The modern phenomenon known as ‘Dr Google’ – diagnosing yourself via internet searches – is well-known and entrenched. But what about the ‘Wikipedia Pharmacist’?
Next year, pharmacy students at Monash’s Faculty of Pharmacy and Pharmaceutical Sciences will be the first in Australia to learn how to edit Wikipedia pages about medicines as part of their course. Wikipedia, an online encyclopaedia, is open-source, meaning anyone can add or subtract anything from its pages using tools provided within the site.
The idea came from Professor Tina Brock, the faculty’s Director of Pharmacy Education, who this week co-published a paper in the BMC Medical Education journal titled “Paving the desire paths of health information needs – Teaching students to edit Wikipedia”. The paper was based on research she co-led in 2016 while at the University of California, San Francisco.
“The Wikipedia Education Foundation have created great tools and dashboards that make it really easy for educators to teach with Wikipedia,” says Professor Brock. “My goal is for pharmacy programs all over the world to adopt pages and pledge to keep them up to date. This really helps get good information out there.
“But it’s been a hard sell. It’s a different educational model. It’s been considered way out- there. But what we do in the classroom can actually benefit people. This cause is very, very important to me. Just imagine if good information about medicines was freely available worldwide.”
"If we teach our students to make it better, then they not only learn how to do that, which is useful and a skill they need, but the end product is very, very useful for a lot of people all over the world."
The project in California used that university’s medical students as an example – in an elective, they edited Wikipedia pages on diseases and diagnostics as part of their course. Then pharmacy students – more than 100 – did the same, but for medicines, focusing on pages with high traffic but low accuracy.
The paper released this week says the study suggests it improved “both public-facing information and student communication skills ... the impact of the student edits ... was substantial” in improving the “accuracy and comprehensiveness of their medicines pages and increased page views, which amplified the results of the intervention”.
A step further
Most tertiary pharmacy courses (including Monash) have students develop or edit information about medicines via reports, monographs or user guides. This takes that idea one step further, once the students have completed studies on what’s called “evidence-based medicine practices”.

_Available data:_
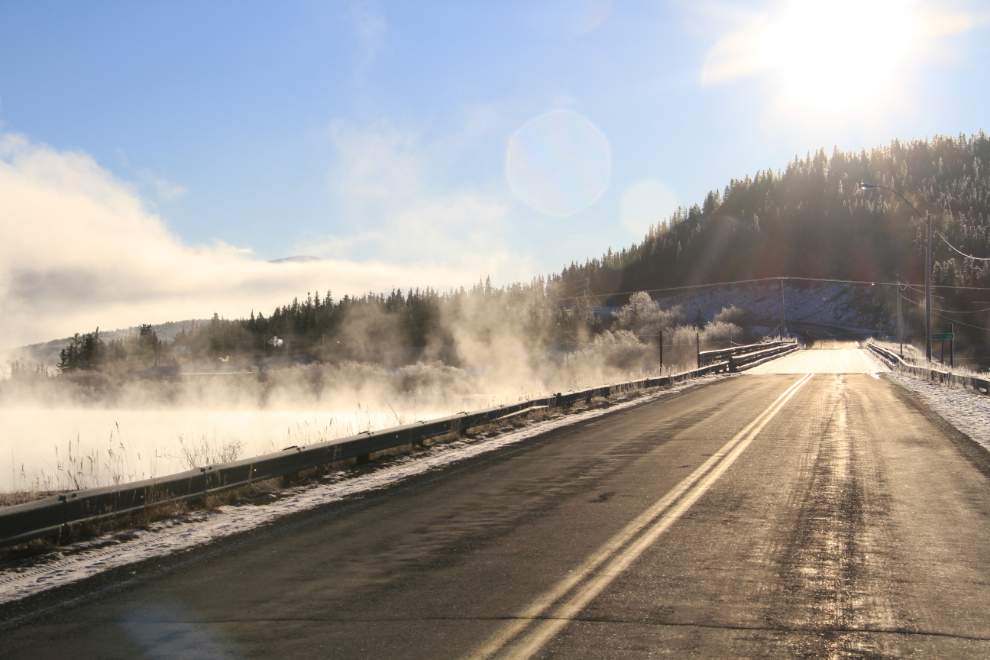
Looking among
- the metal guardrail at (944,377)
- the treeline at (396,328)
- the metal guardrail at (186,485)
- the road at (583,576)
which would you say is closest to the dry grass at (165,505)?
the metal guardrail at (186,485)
* * *
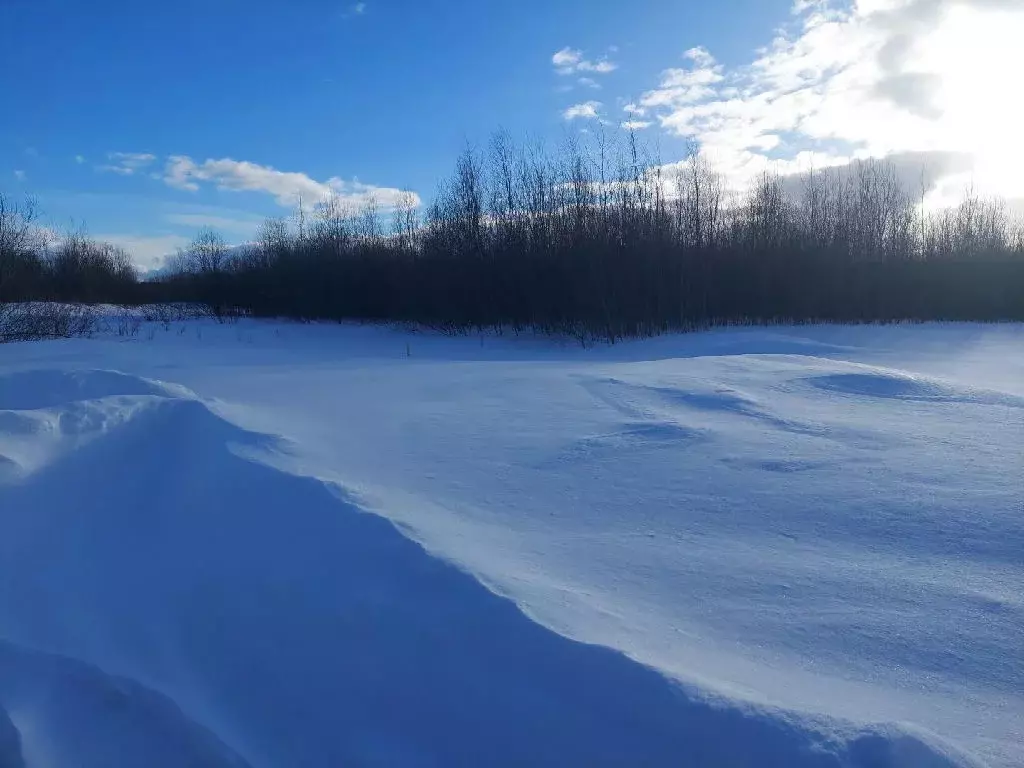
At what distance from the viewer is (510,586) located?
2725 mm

_Activity list:_
**1.** Answer these questions about the article on teaching pharmacy students to edit Wikipedia:
(a) In what year was the research that Professor Brock's paper draws on co-led?
(b) How many pharmacy students edited medicines pages in the California project?
(c) Which pages about medicines did those pharmacy students focus on?
**2.** According to the article on teaching pharmacy students to edit Wikipedia, in what forms do most tertiary pharmacy courses have students develop or edit information about medicines? List all of them.

_Results of the tasks:_
**1.**
(a) 2016
(b) More than 100
(c) Pages with high traffic but low accuracy

**2.**
- Reports
- Monographs
- User guides